Of course, his supporters in Bollywood will have a hard time recreating some of the industry’s more outlandish feats of fealty to the Congress. As late as 1980, Feroz Khan would dedicate Qurbani to the memory of the authoritarian Sanjay Gandhi, with a title card that wished sweet sleep to the “prince" who had come and gone before his time. However, the industry is no longer shy of creating outright propaganda for the ruling NDA, whether directly linked to government initiatives (see the stars of the tailoring dramedy Sui Dhaaga, who were signed on as ambassadors of the Skill India initiative) or more generally aping the rah-rah style of its nationalist rhetoric (see Aditya Dhar’s forthcoming Uri, a celebratory retelling of 2017’s “surgical strikes" across the border). Bachchan, once elected to Parliament from Allahabad on a Congress ticket, has come to be seen as a Modi man, his ambassador for everything from Gujarat Tourism to the Swachh Bharat programme.

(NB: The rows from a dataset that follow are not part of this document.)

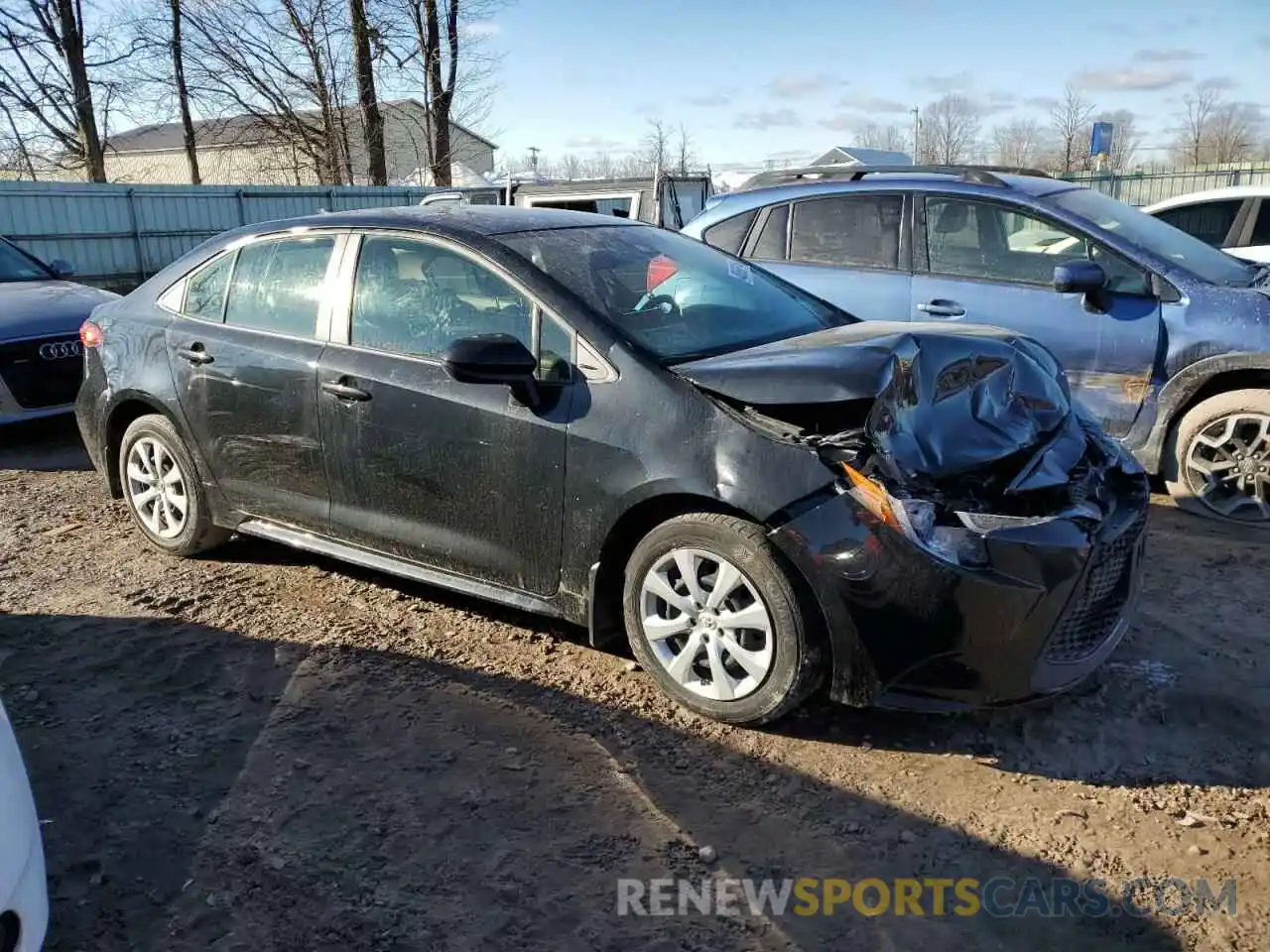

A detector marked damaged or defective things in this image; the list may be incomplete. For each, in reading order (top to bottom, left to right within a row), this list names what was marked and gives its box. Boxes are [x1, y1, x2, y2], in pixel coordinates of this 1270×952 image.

crumpled hood [0, 279, 118, 342]
crumpled hood [675, 324, 1102, 492]
damaged front end [681, 324, 1158, 710]
crumpled hood [0, 700, 39, 908]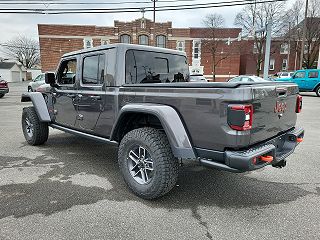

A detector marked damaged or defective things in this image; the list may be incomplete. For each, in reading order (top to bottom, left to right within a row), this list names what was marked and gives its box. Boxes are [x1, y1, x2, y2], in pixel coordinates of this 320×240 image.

pavement crack [191, 206, 214, 240]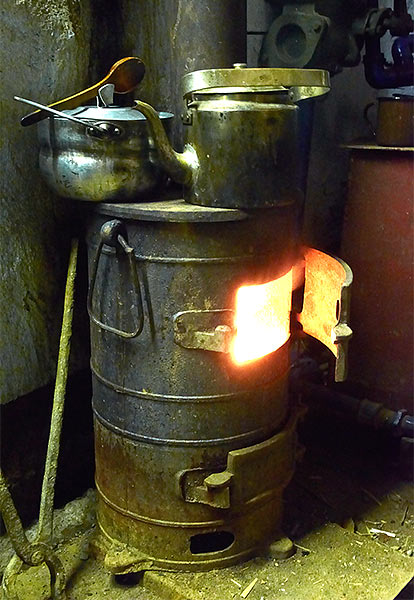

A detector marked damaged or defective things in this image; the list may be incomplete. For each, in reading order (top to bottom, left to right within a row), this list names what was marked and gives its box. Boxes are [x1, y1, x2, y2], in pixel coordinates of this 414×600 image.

rusty surface [87, 199, 300, 568]
rusty surface [298, 247, 352, 380]
rusty surface [342, 148, 412, 410]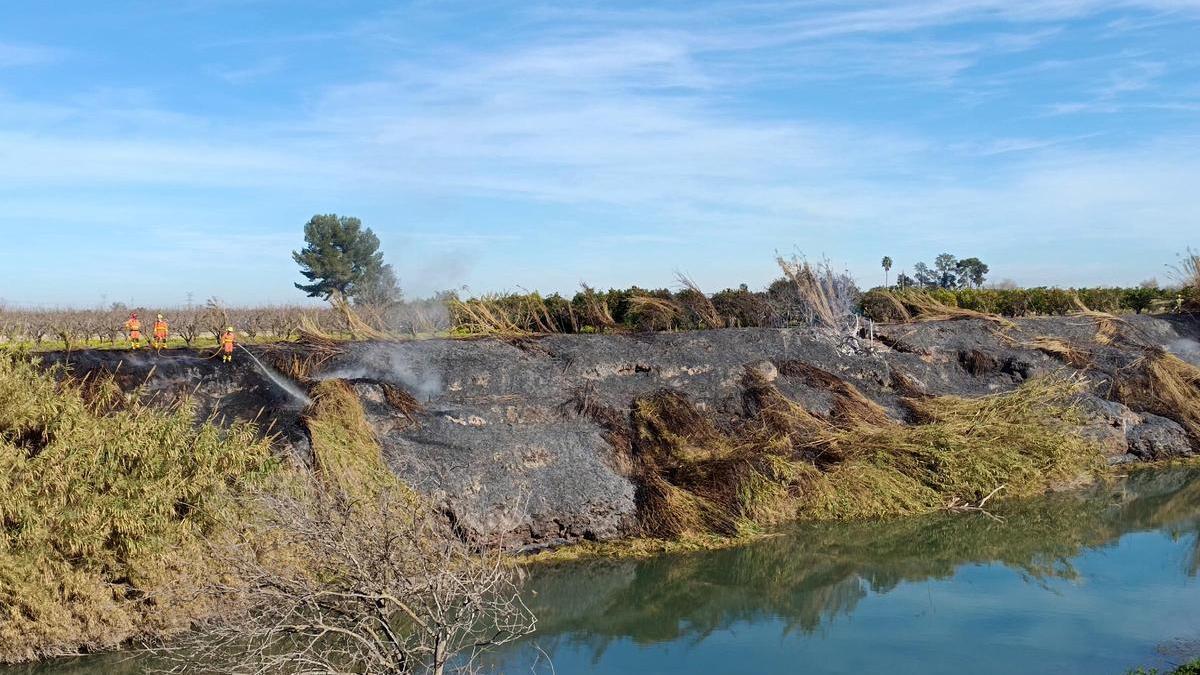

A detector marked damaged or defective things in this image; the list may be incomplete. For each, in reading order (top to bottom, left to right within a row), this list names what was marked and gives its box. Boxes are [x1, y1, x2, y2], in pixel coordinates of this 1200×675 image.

burned embankment [37, 314, 1200, 552]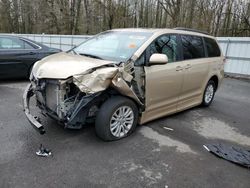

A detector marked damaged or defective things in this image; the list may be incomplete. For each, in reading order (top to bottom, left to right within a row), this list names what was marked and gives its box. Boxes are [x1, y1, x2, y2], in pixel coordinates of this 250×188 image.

missing front bumper [23, 83, 45, 134]
crumpled hood [31, 51, 115, 79]
front end damage [23, 58, 145, 134]
damaged minivan [23, 27, 223, 140]
broken plastic piece [203, 143, 250, 168]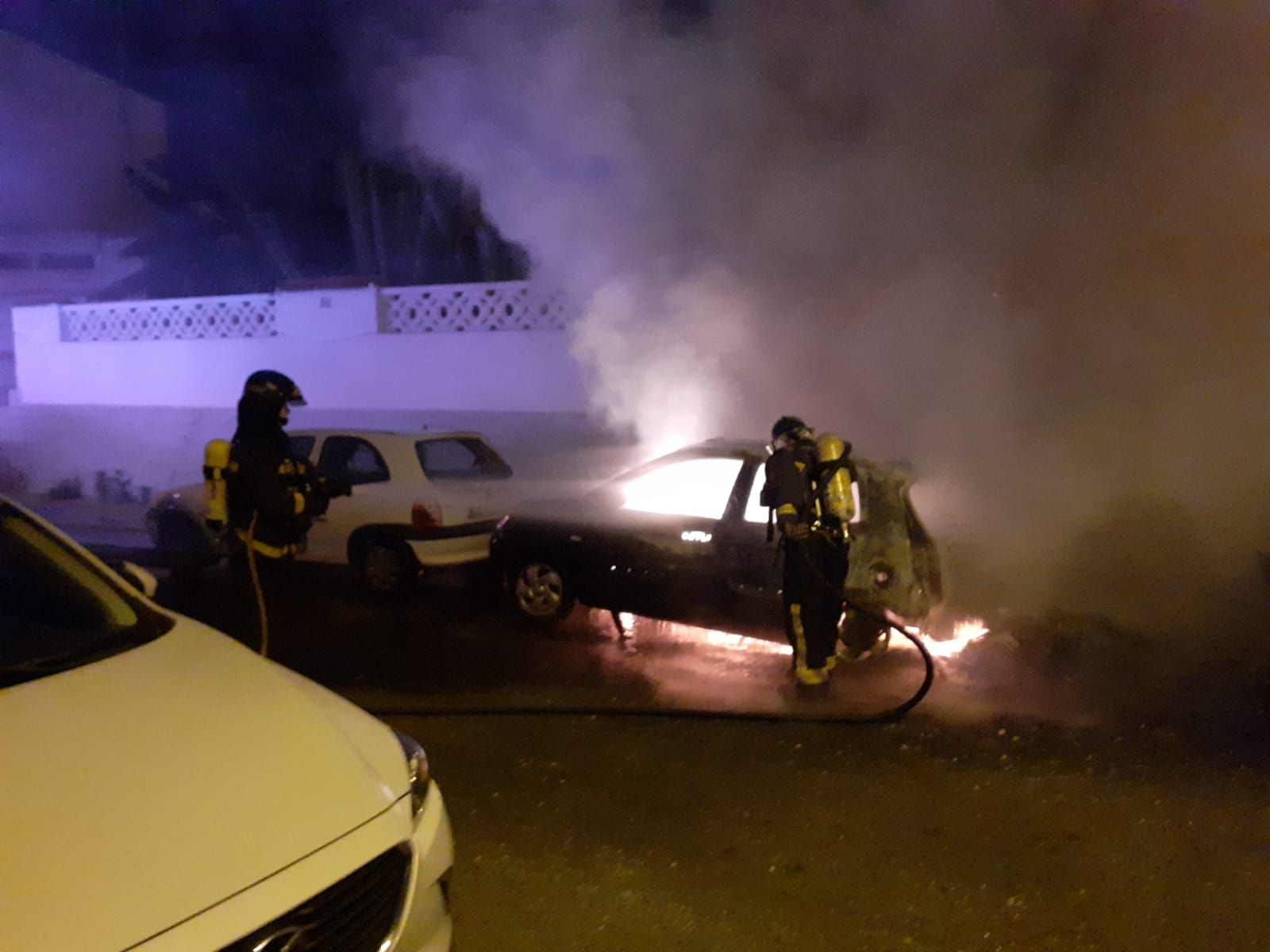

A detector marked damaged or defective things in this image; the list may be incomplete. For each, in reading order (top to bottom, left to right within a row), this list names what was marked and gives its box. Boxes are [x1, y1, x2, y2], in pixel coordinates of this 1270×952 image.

charred car body [485, 439, 945, 642]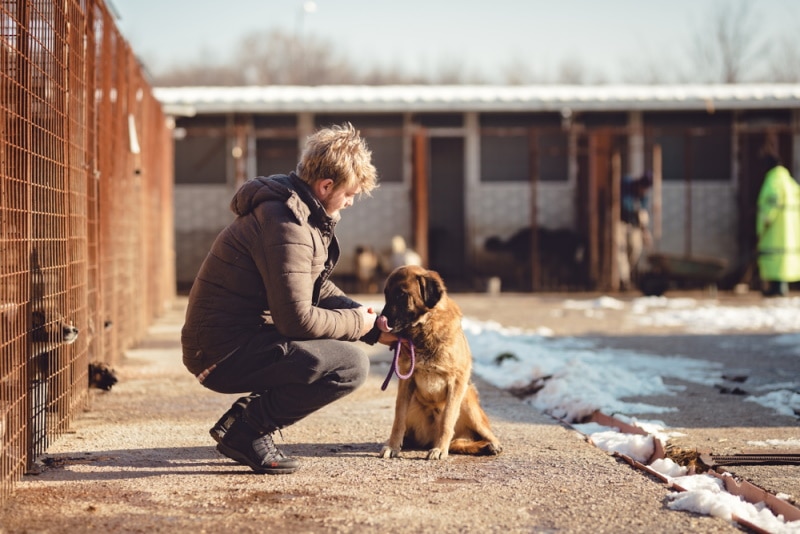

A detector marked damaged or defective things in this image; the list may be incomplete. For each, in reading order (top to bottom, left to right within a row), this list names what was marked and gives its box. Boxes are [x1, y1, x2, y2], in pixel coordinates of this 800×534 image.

rusty metal fence post [0, 0, 173, 502]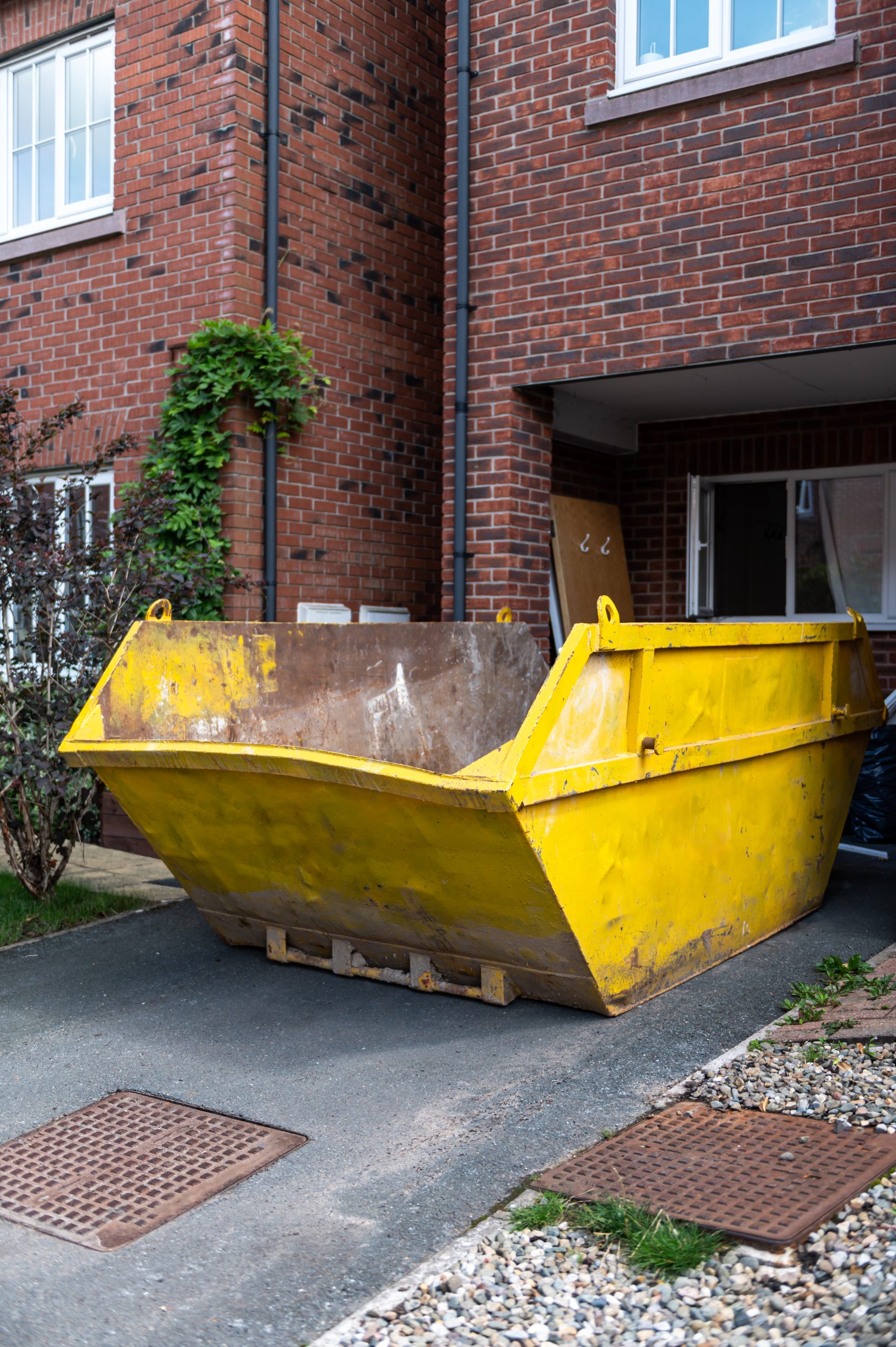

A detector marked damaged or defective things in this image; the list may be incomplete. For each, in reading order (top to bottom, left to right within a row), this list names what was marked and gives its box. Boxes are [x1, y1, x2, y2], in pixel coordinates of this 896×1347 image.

rusty manhole cover [0, 1088, 306, 1244]
rusty manhole cover [533, 1099, 894, 1244]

In this fascinating moment of reorientation, Kidwai’s entertaining, unsystematic collection of personal histories leaves much unsaid. The book liberally mixes on-screen and off-screen history, which frees him to quote from gossip rags as well as parliamentary records and movie dialogues. There’s a great deal of minute detail to be found here, yet the big picture never quite comes into view, in spite of opening and closing chapters in which Kidwai offers his own, mildly stated and politically restrained perspective
The book covers a mighty swathe, from Dilip Kumar spending a night in Yerawada jail during the Quit India movement to Paresh Rawal’s fake news tweets. But it doesn’t really explain how the film industry got from one to the other. At best, we’re left with a sense of how artistic consciousness has perhaps retreated from the realm of the public to the private. Mehboob Khan, who made Mother India, once declared “Nehru, tu mera mehboob hai (you are my love)!"—to describe his political sensibility. When Kareena Kapoor said she “wouldn’t mind" a date with Rahul Gandhi, she meant nothing of the sort.